Go through the listing below and repeat it exactly, dropping the pictures.

------------------------------------

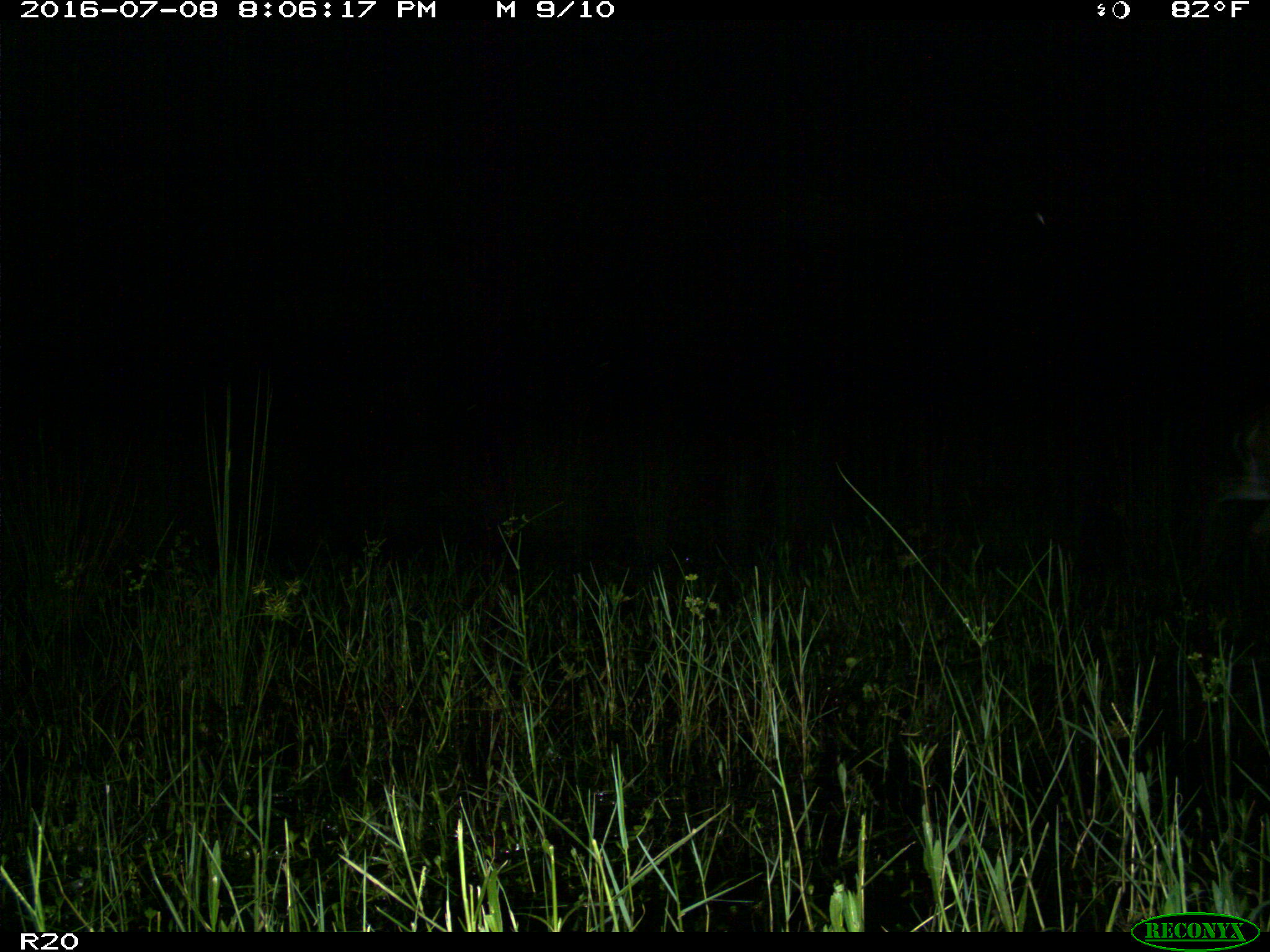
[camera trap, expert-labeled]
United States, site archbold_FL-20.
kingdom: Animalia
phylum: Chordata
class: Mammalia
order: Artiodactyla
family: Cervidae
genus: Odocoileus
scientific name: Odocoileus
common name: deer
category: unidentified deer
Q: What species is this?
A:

------------------------------------

* **Response**
[camera trap, expert-labeled]
United States, site archbold_FL-20.
kingdom: Animalia
phylum: Chordata
class: Mammalia
order: Artiodactyla
family: Cervidae
genus: Odocoileus
scientific name: Odocoileus
common name: deer
category: unidentified deer
Q: What species is this?
A:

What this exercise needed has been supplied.